## Extracted text
# # # #

President Joe Biden’s recent nomination of Judge Kentanji Brown Jackson to the U.S. Supreme Court is unprecedented. There has never before been a Black woman nominated to the nation’s highest court—a court that is the final arbiter of how the Constitution, the Bill of Rights, and the laws of the nation are applied. Yet Biden’s nomination is likely to make little difference in the larger balance of power on the court, given that the opinions of the six Conservative justices will still overwhelm the decisions of the three more Liberal justices.
In his newly released first book, Allow Me to Retort: A Black Guy’s Guide to the Constitution, legal scholar Elie Mystal, justice correspondent for The Nation, argues that the founders wrote the original Constitution narrowly and with such haste that they were forced to add on the Bill of Rights to remedy its gaping holes, rather like a “day-one patch” to a piece of prematurely released software.
It is precisely for this reason that the resultant legal framework needs constant updating in order to ensure full equality for all. “The law is not science; it’s jazz,” writes Mystal. “It’s a series of iterations based off a few consistent beats.”

# # # #

[Data listing]
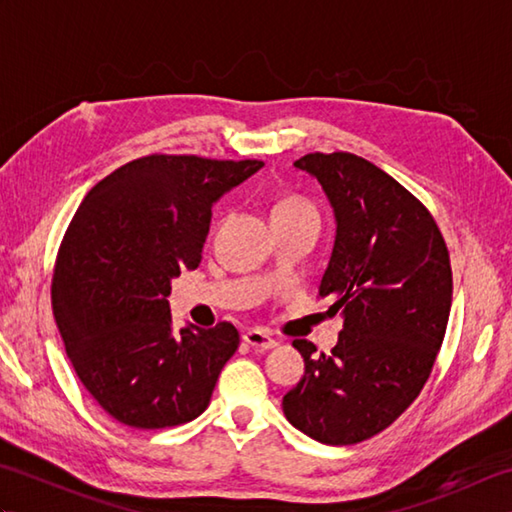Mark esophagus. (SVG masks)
Masks as SVG:
<instances>
[{"instance_id": "34e87169", "label": "esophagus", "mask_w": 512, "mask_h": 512, "mask_svg": "<svg viewBox=\"0 0 512 512\" xmlns=\"http://www.w3.org/2000/svg\"><path fill=\"white\" fill-rule=\"evenodd\" d=\"M242 339L250 347H257V350H262V352L273 350V347H277V341L268 332H264V330H248V332H244Z\"/></svg>"}]
</instances>
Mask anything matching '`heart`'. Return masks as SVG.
<instances>
[{"label":"heart","mask_w":512,"mask_h":512,"mask_svg":"<svg viewBox=\"0 0 512 512\" xmlns=\"http://www.w3.org/2000/svg\"><path fill=\"white\" fill-rule=\"evenodd\" d=\"M297 213H314L312 204L306 202L299 195H286V198H281L275 209H273V217L277 215H297Z\"/></svg>","instance_id":"obj_1"}]
</instances>
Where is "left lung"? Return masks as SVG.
Wrapping results in <instances>:
<instances>
[{
    "instance_id": "obj_1",
    "label": "left lung",
    "mask_w": 512,
    "mask_h": 512,
    "mask_svg": "<svg viewBox=\"0 0 512 512\" xmlns=\"http://www.w3.org/2000/svg\"><path fill=\"white\" fill-rule=\"evenodd\" d=\"M295 167L321 182L334 209L319 297L343 330L330 354L292 341L306 374L284 413L312 440L345 447L387 429L427 383L449 323L451 259L427 206L369 160L314 151Z\"/></svg>"
}]
</instances>
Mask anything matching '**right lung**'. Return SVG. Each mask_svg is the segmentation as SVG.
Returning a JSON list of instances; mask_svg holds the SVG:
<instances>
[{"instance_id": "add662e5", "label": "right lung", "mask_w": 512, "mask_h": 512, "mask_svg": "<svg viewBox=\"0 0 512 512\" xmlns=\"http://www.w3.org/2000/svg\"><path fill=\"white\" fill-rule=\"evenodd\" d=\"M262 160L151 154L85 195L59 246L52 314L90 396L118 422L165 429L209 407L239 345L233 323L171 332V279L200 266L211 206Z\"/></svg>"}]
</instances>
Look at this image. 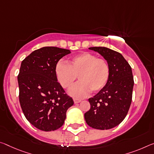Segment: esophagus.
Here are the masks:
<instances>
[{
	"label": "esophagus",
	"mask_w": 154,
	"mask_h": 154,
	"mask_svg": "<svg viewBox=\"0 0 154 154\" xmlns=\"http://www.w3.org/2000/svg\"><path fill=\"white\" fill-rule=\"evenodd\" d=\"M73 101H74V103H80V102H81V100L76 99H73Z\"/></svg>",
	"instance_id": "1"
}]
</instances>
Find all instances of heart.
<instances>
[{
    "label": "heart",
    "instance_id": "1",
    "mask_svg": "<svg viewBox=\"0 0 154 154\" xmlns=\"http://www.w3.org/2000/svg\"><path fill=\"white\" fill-rule=\"evenodd\" d=\"M55 74L61 86L66 89L70 88L79 77V82L72 87L68 93L74 98L81 99L91 91L93 93L99 92L106 86L110 68L106 60L97 58L89 52H84L72 57L68 64L58 62Z\"/></svg>",
    "mask_w": 154,
    "mask_h": 154
}]
</instances>
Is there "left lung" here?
I'll return each mask as SVG.
<instances>
[{
  "instance_id": "8db88e82",
  "label": "left lung",
  "mask_w": 154,
  "mask_h": 154,
  "mask_svg": "<svg viewBox=\"0 0 154 154\" xmlns=\"http://www.w3.org/2000/svg\"><path fill=\"white\" fill-rule=\"evenodd\" d=\"M107 61L110 68L108 84L88 99L90 109L84 114L86 123L97 130H109L125 118L132 99L131 68L121 53L106 47H90Z\"/></svg>"
}]
</instances>
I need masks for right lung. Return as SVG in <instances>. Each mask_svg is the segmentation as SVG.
Instances as JSON below:
<instances>
[{
    "label": "right lung",
    "instance_id": "right-lung-1",
    "mask_svg": "<svg viewBox=\"0 0 154 154\" xmlns=\"http://www.w3.org/2000/svg\"><path fill=\"white\" fill-rule=\"evenodd\" d=\"M69 53L70 50L45 46L33 51L21 63L18 76L20 106L29 123L40 130L61 128L67 109L74 104L55 74L58 61Z\"/></svg>",
    "mask_w": 154,
    "mask_h": 154
}]
</instances>
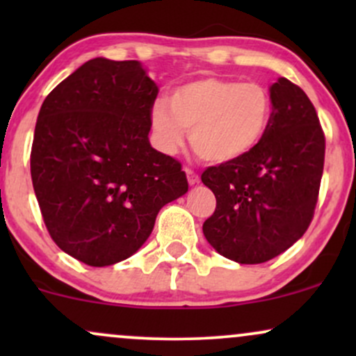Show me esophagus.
Listing matches in <instances>:
<instances>
[{
    "label": "esophagus",
    "instance_id": "obj_1",
    "mask_svg": "<svg viewBox=\"0 0 356 356\" xmlns=\"http://www.w3.org/2000/svg\"><path fill=\"white\" fill-rule=\"evenodd\" d=\"M184 172L187 174V181H189L191 186H195V184H199V175L195 174L194 170L187 169V167H186V169H184Z\"/></svg>",
    "mask_w": 356,
    "mask_h": 356
}]
</instances>
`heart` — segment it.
Masks as SVG:
<instances>
[{
  "mask_svg": "<svg viewBox=\"0 0 356 356\" xmlns=\"http://www.w3.org/2000/svg\"><path fill=\"white\" fill-rule=\"evenodd\" d=\"M271 115V95L263 85L202 76L170 90L167 105L157 102L150 124L165 154L177 152L191 130V147L202 161L227 164L263 142Z\"/></svg>",
  "mask_w": 356,
  "mask_h": 356,
  "instance_id": "obj_1",
  "label": "heart"
}]
</instances>
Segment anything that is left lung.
Segmentation results:
<instances>
[{
    "mask_svg": "<svg viewBox=\"0 0 356 356\" xmlns=\"http://www.w3.org/2000/svg\"><path fill=\"white\" fill-rule=\"evenodd\" d=\"M266 137L234 162L207 167L201 179L216 195L202 232L220 256L259 264L291 248L308 229L325 164V134L306 93L286 79L269 87Z\"/></svg>",
    "mask_w": 356,
    "mask_h": 356,
    "instance_id": "left-lung-1",
    "label": "left lung"
}]
</instances>
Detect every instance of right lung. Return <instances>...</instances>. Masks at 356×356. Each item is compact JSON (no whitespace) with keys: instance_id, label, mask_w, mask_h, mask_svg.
Masks as SVG:
<instances>
[{"instance_id":"1","label":"right lung","mask_w":356,"mask_h":356,"mask_svg":"<svg viewBox=\"0 0 356 356\" xmlns=\"http://www.w3.org/2000/svg\"><path fill=\"white\" fill-rule=\"evenodd\" d=\"M159 88L140 61L93 58L48 93L35 127L31 181L56 246L88 266L137 252L186 172L149 142Z\"/></svg>"}]
</instances>
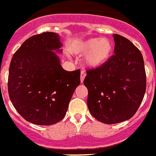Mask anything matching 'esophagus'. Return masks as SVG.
<instances>
[{
  "label": "esophagus",
  "instance_id": "1",
  "mask_svg": "<svg viewBox=\"0 0 156 156\" xmlns=\"http://www.w3.org/2000/svg\"><path fill=\"white\" fill-rule=\"evenodd\" d=\"M85 75H86V74H85V72L84 71H81V76H80V79H81V82H83L84 79H85Z\"/></svg>",
  "mask_w": 156,
  "mask_h": 156
}]
</instances>
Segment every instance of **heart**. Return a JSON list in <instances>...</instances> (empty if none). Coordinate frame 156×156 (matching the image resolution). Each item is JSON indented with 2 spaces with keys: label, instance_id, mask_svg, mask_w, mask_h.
<instances>
[{
  "label": "heart",
  "instance_id": "obj_1",
  "mask_svg": "<svg viewBox=\"0 0 156 156\" xmlns=\"http://www.w3.org/2000/svg\"><path fill=\"white\" fill-rule=\"evenodd\" d=\"M71 51L78 55L86 54L85 64L89 68H95L106 64L111 57L113 44L106 38H92L74 44Z\"/></svg>",
  "mask_w": 156,
  "mask_h": 156
}]
</instances>
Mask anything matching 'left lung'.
Masks as SVG:
<instances>
[{"label":"left lung","mask_w":156,"mask_h":156,"mask_svg":"<svg viewBox=\"0 0 156 156\" xmlns=\"http://www.w3.org/2000/svg\"><path fill=\"white\" fill-rule=\"evenodd\" d=\"M114 55L99 68L88 69L84 85L91 114L106 124L131 118L146 90L142 54L127 38L113 35Z\"/></svg>","instance_id":"1"}]
</instances>
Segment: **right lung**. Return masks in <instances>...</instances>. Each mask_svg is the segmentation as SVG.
Segmentation results:
<instances>
[{
	"mask_svg": "<svg viewBox=\"0 0 156 156\" xmlns=\"http://www.w3.org/2000/svg\"><path fill=\"white\" fill-rule=\"evenodd\" d=\"M59 35L52 32L31 36L14 54L8 74V94L25 120L37 125L61 121L68 110L81 71H67L53 50L61 52Z\"/></svg>",
	"mask_w": 156,
	"mask_h": 156,
	"instance_id": "obj_1",
	"label": "right lung"
}]
</instances>
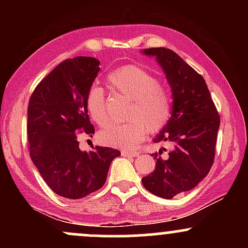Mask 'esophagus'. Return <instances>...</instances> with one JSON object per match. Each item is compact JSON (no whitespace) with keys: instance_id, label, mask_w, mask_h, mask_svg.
<instances>
[{"instance_id":"obj_1","label":"esophagus","mask_w":248,"mask_h":248,"mask_svg":"<svg viewBox=\"0 0 248 248\" xmlns=\"http://www.w3.org/2000/svg\"><path fill=\"white\" fill-rule=\"evenodd\" d=\"M122 156H128V157H136L139 156L138 152H133V150H122Z\"/></svg>"}]
</instances>
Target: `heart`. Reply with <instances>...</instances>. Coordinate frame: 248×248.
Instances as JSON below:
<instances>
[{
    "label": "heart",
    "mask_w": 248,
    "mask_h": 248,
    "mask_svg": "<svg viewBox=\"0 0 248 248\" xmlns=\"http://www.w3.org/2000/svg\"><path fill=\"white\" fill-rule=\"evenodd\" d=\"M108 86L132 99L127 116L129 121L108 122L99 138L105 144L133 148L146 138L147 129L157 132L167 124L171 114V101L160 82L147 70L138 65H127L108 73ZM86 108L92 120L102 124L107 119L104 90L92 85L86 93Z\"/></svg>",
    "instance_id": "heart-1"
}]
</instances>
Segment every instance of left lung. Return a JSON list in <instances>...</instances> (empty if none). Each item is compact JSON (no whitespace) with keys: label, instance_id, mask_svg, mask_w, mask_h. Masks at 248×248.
<instances>
[{"label":"left lung","instance_id":"obj_1","mask_svg":"<svg viewBox=\"0 0 248 248\" xmlns=\"http://www.w3.org/2000/svg\"><path fill=\"white\" fill-rule=\"evenodd\" d=\"M142 53L155 57L172 93L171 116L154 142L173 146L167 155L162 156V149L153 154L155 170L142 178V184L153 195L171 199L193 189L209 173L220 118L203 77L177 53L166 47H150Z\"/></svg>","mask_w":248,"mask_h":248}]
</instances>
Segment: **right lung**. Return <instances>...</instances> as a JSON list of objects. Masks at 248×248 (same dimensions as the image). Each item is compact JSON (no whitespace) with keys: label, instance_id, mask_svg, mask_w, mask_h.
Returning <instances> with one entry per match:
<instances>
[{"label":"right lung","instance_id":"obj_1","mask_svg":"<svg viewBox=\"0 0 248 248\" xmlns=\"http://www.w3.org/2000/svg\"><path fill=\"white\" fill-rule=\"evenodd\" d=\"M98 59L76 57L55 67L37 85L28 106L30 157L45 183L69 199L86 197L106 182L120 152L108 147L79 148V133L93 138L86 93L100 71Z\"/></svg>","mask_w":248,"mask_h":248}]
</instances>
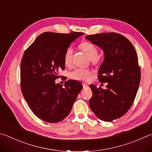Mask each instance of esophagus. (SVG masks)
Wrapping results in <instances>:
<instances>
[{"mask_svg": "<svg viewBox=\"0 0 152 152\" xmlns=\"http://www.w3.org/2000/svg\"><path fill=\"white\" fill-rule=\"evenodd\" d=\"M88 86L87 84H83V88L85 89V88H88Z\"/></svg>", "mask_w": 152, "mask_h": 152, "instance_id": "34e87169", "label": "esophagus"}]
</instances>
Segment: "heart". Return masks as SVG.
I'll use <instances>...</instances> for the list:
<instances>
[{
  "instance_id": "obj_1",
  "label": "heart",
  "mask_w": 152,
  "mask_h": 152,
  "mask_svg": "<svg viewBox=\"0 0 152 152\" xmlns=\"http://www.w3.org/2000/svg\"><path fill=\"white\" fill-rule=\"evenodd\" d=\"M80 48L86 53L89 58L92 59L94 62H96L98 61L97 57L98 55V50L96 47L90 42H83L80 45ZM73 56V49L71 47H68L65 50L64 53V62L66 65H69L72 62ZM90 74V71L82 68H76L69 74L70 78L76 80H82L84 81L88 78Z\"/></svg>"
}]
</instances>
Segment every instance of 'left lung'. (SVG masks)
<instances>
[{"label": "left lung", "mask_w": 152, "mask_h": 152, "mask_svg": "<svg viewBox=\"0 0 152 152\" xmlns=\"http://www.w3.org/2000/svg\"><path fill=\"white\" fill-rule=\"evenodd\" d=\"M86 39L99 47L105 58L98 71V80L108 83L107 89L91 84V111L104 121L123 116L134 101L140 82L138 56L131 42L117 33L89 35Z\"/></svg>", "instance_id": "1"}]
</instances>
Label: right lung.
Wrapping results in <instances>:
<instances>
[{"mask_svg": "<svg viewBox=\"0 0 152 152\" xmlns=\"http://www.w3.org/2000/svg\"><path fill=\"white\" fill-rule=\"evenodd\" d=\"M84 33L45 32L23 53L20 66L21 90L33 113L40 119L58 123L69 115L83 86L69 80L64 87L55 84L58 71L64 70V53Z\"/></svg>", "mask_w": 152, "mask_h": 152, "instance_id": "add662e5", "label": "right lung"}]
</instances>
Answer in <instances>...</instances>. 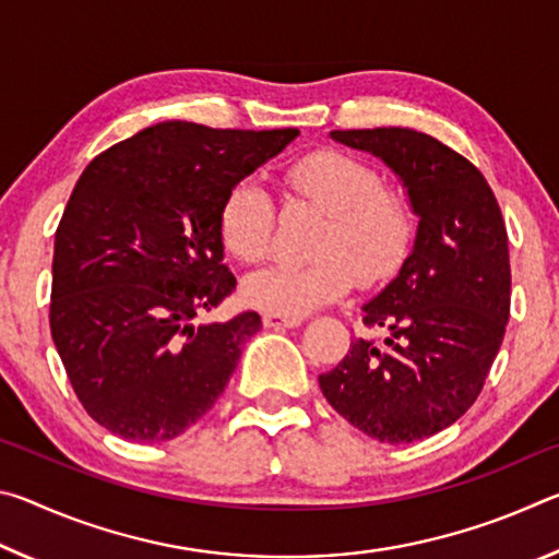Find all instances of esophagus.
<instances>
[{
  "label": "esophagus",
  "mask_w": 559,
  "mask_h": 559,
  "mask_svg": "<svg viewBox=\"0 0 559 559\" xmlns=\"http://www.w3.org/2000/svg\"><path fill=\"white\" fill-rule=\"evenodd\" d=\"M302 318H290V316H278V313H263V325L266 328H298Z\"/></svg>",
  "instance_id": "34e87169"
}]
</instances>
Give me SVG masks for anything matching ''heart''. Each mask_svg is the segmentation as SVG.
Instances as JSON below:
<instances>
[{
	"mask_svg": "<svg viewBox=\"0 0 559 559\" xmlns=\"http://www.w3.org/2000/svg\"><path fill=\"white\" fill-rule=\"evenodd\" d=\"M293 200L325 214L310 246L313 261L276 263L241 283L249 306L302 318L343 298L355 286L374 288L394 278L409 259L416 214L409 200L384 187L377 167L340 150H316L286 173ZM276 231V204L257 179H241L219 210L224 249L241 263L269 257Z\"/></svg>",
	"mask_w": 559,
	"mask_h": 559,
	"instance_id": "heart-1",
	"label": "heart"
}]
</instances>
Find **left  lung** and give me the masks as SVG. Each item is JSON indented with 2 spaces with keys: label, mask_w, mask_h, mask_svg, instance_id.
I'll use <instances>...</instances> for the list:
<instances>
[{
  "label": "left lung",
  "mask_w": 559,
  "mask_h": 559,
  "mask_svg": "<svg viewBox=\"0 0 559 559\" xmlns=\"http://www.w3.org/2000/svg\"><path fill=\"white\" fill-rule=\"evenodd\" d=\"M380 157L419 216L409 259L362 306L384 340L357 337L318 377L330 406L386 443L451 427L484 390L510 316L508 231L493 189L466 157L409 128L333 130Z\"/></svg>",
  "instance_id": "1"
}]
</instances>
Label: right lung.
Returning <instances> with one entry per match:
<instances>
[{
	"mask_svg": "<svg viewBox=\"0 0 559 559\" xmlns=\"http://www.w3.org/2000/svg\"><path fill=\"white\" fill-rule=\"evenodd\" d=\"M298 135L167 120L83 169L56 229L49 323L83 409L116 437L169 441L219 400L261 330L253 310L194 323L236 286L222 202Z\"/></svg>",
	"mask_w": 559,
	"mask_h": 559,
	"instance_id": "1",
	"label": "right lung"
}]
</instances>
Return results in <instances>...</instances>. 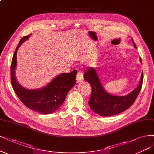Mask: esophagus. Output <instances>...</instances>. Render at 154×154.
Instances as JSON below:
<instances>
[{"instance_id":"obj_1","label":"esophagus","mask_w":154,"mask_h":154,"mask_svg":"<svg viewBox=\"0 0 154 154\" xmlns=\"http://www.w3.org/2000/svg\"><path fill=\"white\" fill-rule=\"evenodd\" d=\"M83 81V72L82 71H78L76 75V82L78 83Z\"/></svg>"}]
</instances>
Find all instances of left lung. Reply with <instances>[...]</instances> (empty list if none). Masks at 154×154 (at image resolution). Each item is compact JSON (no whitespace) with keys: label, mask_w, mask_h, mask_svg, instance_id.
Masks as SVG:
<instances>
[{"label":"left lung","mask_w":154,"mask_h":154,"mask_svg":"<svg viewBox=\"0 0 154 154\" xmlns=\"http://www.w3.org/2000/svg\"><path fill=\"white\" fill-rule=\"evenodd\" d=\"M132 43L136 48L133 40ZM140 61L141 62V58ZM84 78L92 87V92L88 101L90 108L95 113L103 116H108L123 112L133 104L141 91L143 75L142 73L140 83L137 88L125 96H115L106 92L94 68L91 67L87 68L85 71Z\"/></svg>","instance_id":"obj_1"}]
</instances>
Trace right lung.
I'll list each match as a JSON object with an SVG mask.
<instances>
[{
    "label": "right lung",
    "instance_id": "right-lung-1",
    "mask_svg": "<svg viewBox=\"0 0 154 154\" xmlns=\"http://www.w3.org/2000/svg\"><path fill=\"white\" fill-rule=\"evenodd\" d=\"M30 35L23 37L14 53L11 65V83L16 94L26 107L41 114H50L63 104L67 93L76 84L77 71L75 69L71 72L60 74L41 89L29 90L22 87L15 78L17 53L20 45Z\"/></svg>",
    "mask_w": 154,
    "mask_h": 154
}]
</instances>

# # # #

## Task requirements
A: Print the passage about the Constitution exactly, starting at the words "President Joe Biden’s" and ending after the words "more Liberal justices.".
B: Proceed with the passage about the Constitution, continuing on from its final sentence.

## The replies
A:
President Joe Biden’s recent nomination of Judge Kentanji Brown Jackson to the U.S. Supreme Court is unprecedented. There has never before been a Black woman nominated to the nation’s highest court—a court that is the final arbiter of how the Constitution, the Bill of Rights, and the laws of the nation are applied. Yet Biden’s nomination is likely to make little difference in the larger balance of power on the court, given that the opinions of the six Conservative justices will still overwhelm the decisions of the three more Liberal justices.

B:
With his signature razor-sharp wit and pithy prose, the legal scholar argues that Conservatives have so often successfully challenged the full application of equal rights because their opposition is “covered in jargon and discussed as if only an expensively educated lawyer could truly understand the nuance.”
But, “it’s like building a bike,” writes Mystal, who promises “to show how conservatives are building their white supremacist ride, and how liberals can throw a spanner in the works.”
Mystal spoke with YES! Racial Justice Editor Sonali Kolhatkar about his new book.
This interview has been edited for clarity and length.
Kolhatkar: Why did you decide to take on the U.S. Constitution and the Bill of Rights as the subject matter of your first book?
Mystal: The main reason is that we have been told a lot by Conservative White people what the Constitution means, what the law means, how it should be interpreted and why. And that, from my perspective, is just one option among many. The other options involve looking at the Constitution as a flawed document that needs to be perfected in order to achieve a level of fundamental fairness and equality that was, shall we say, missing from the initial draft of it, [a draft that was] written by slavers, colonists, and people willing to make deals with slavers and colonists.
So, I bring a perspective that is informed by the fact that [according to] the Constitution I wasn’t a person. And from that starting point, I look at that document a little bit differently.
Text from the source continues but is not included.